→ DOCUMENT EXTRACT:
The ASI has some remarkable balanced policy alternatives to mitigate these costs, having ignored my suggestion that trade unions’ demands were to be printed off and used as alternative fuel until the Strait of Hormuz has reopened. They proposed a few incredibly moderate policies: exempting all SMEs from mandatory access, reducing the maximum frequency of union visits from weekly to monthly, and limiting union activities to lunch and rest breaks. And we should also only permit access to workplaces with at least two existing union members, so as to ensure at least some level of desire on behalf of workers.
There was broad hope across SMEs that these sorts of compromises would be accepted by Labour. Instead they have capitulated to their paymasters. We will all suffer from paying such bribes, whether in the form of actual money or just raw power, to such endlessly greedy organisations. Just ask those striking junior doctors.
A friend told me sardonically that he was just starting Rudyard Kipling’s famous poem Dane-geld. “I’m only just at the start, but I’m confident that if they pay these Danes to go away, that will be the problem sorted for good” he joked. Except the effect of Labour’s debasing appeasement of their trade union masters is not funny. They have paid Dane-geld, with taxpayers’ cash. And now they are ripping open small business for the unions to plunder like a Viking raid. And we may never get rid of the Dane.

→ DATA PROVIDED:
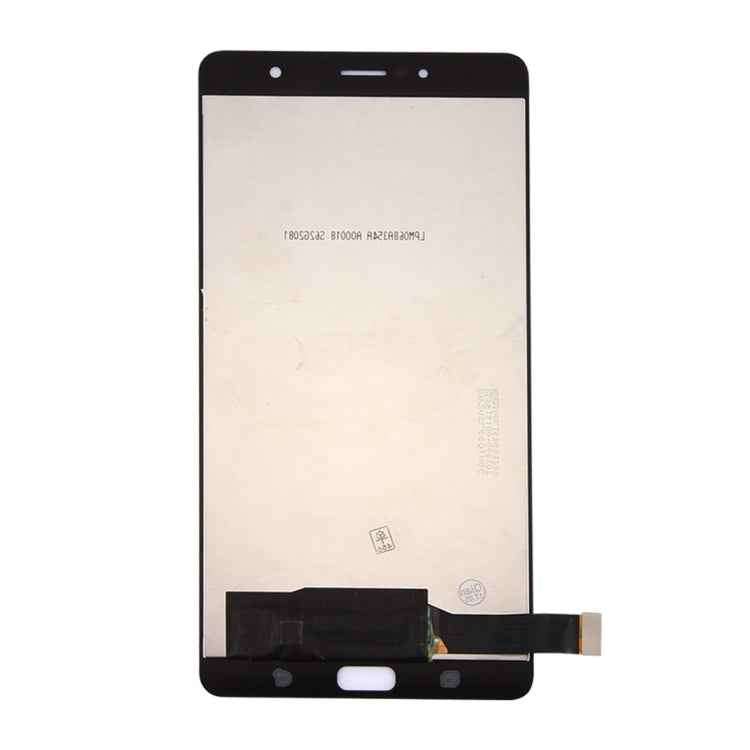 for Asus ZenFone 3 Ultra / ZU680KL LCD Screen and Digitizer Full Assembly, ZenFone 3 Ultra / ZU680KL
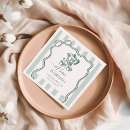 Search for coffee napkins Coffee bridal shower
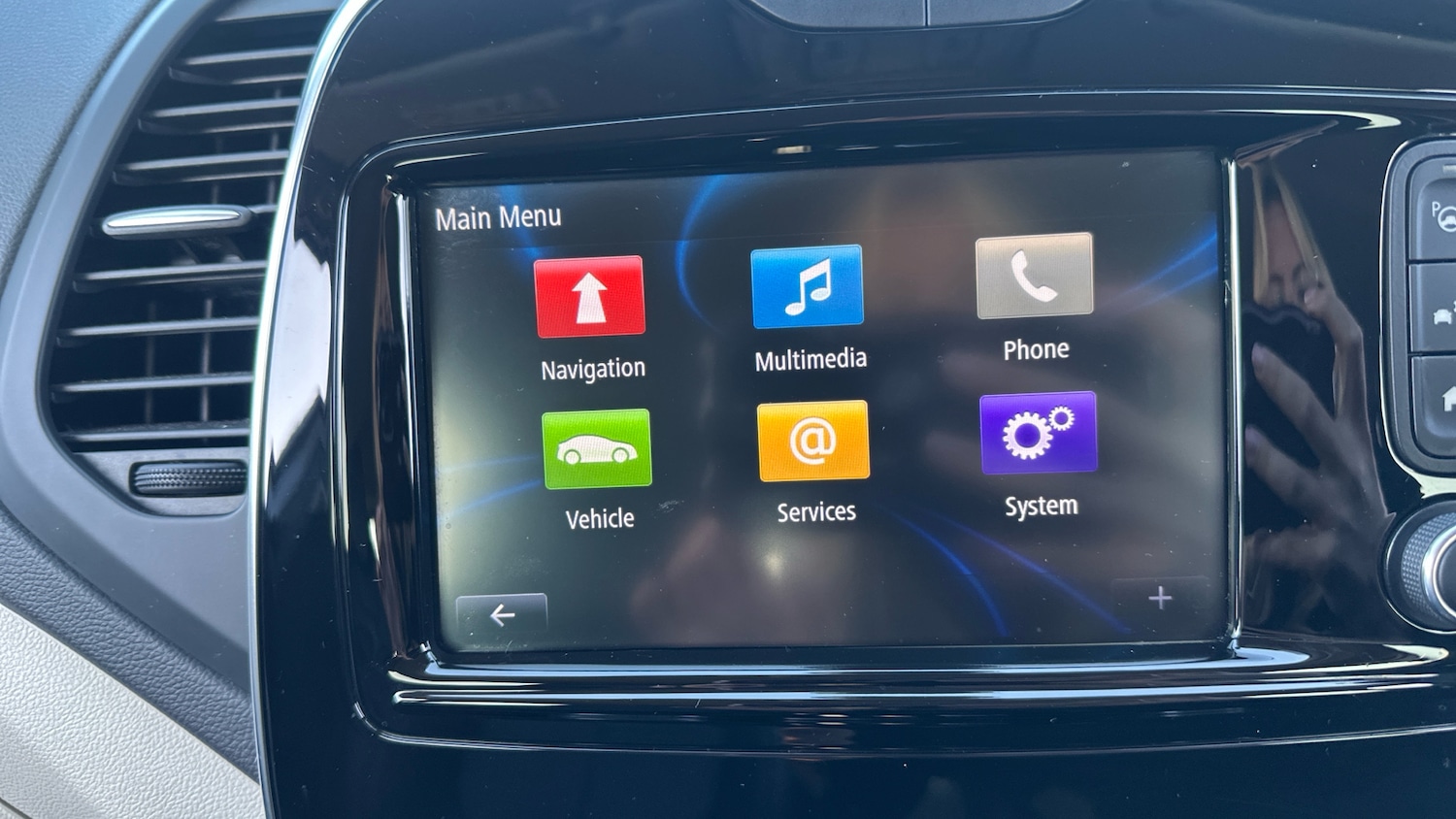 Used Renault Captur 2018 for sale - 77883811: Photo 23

→ INSTRUCTION 1: Reproduce word for word the passage of the commentary on union workplace access from "The ASI has" up to and including "behalf of workers.".
→ INSTRUCTION 2: In the commentary on union workplace access, what maximum frequency of union visits did the ASI propose?
→ INSTRUCTION 3: List the policies named in the sentence of the commentary on union workplace access that begins "They proposed a few incredibly moderate policies".

→ YOUR SOLUTION 1:
The ASI has some remarkable balanced policy alternatives to mitigate these costs, having ignored my suggestion that trade unions’ demands were to be printed off and used as alternative fuel until the Strait of Hormuz has reopened. They proposed a few incredibly moderate policies: exempting all SMEs from mandatory access, reducing the maximum frequency of union visits from weekly to monthly, and limiting union activities to lunch and rest breaks. And we should also only permit access to workplaces with at least two existing union members, so as to ensure at least some level of desire on behalf of workers.

→ YOUR SOLUTION 2: Monthly, reduced from weekly.

→ YOUR SOLUTION 3:
- Exempting all SMEs from mandatory access
- Reducing the maximum frequency of union visits from weekly to monthly
- Limiting union activities to lunch and rest breaks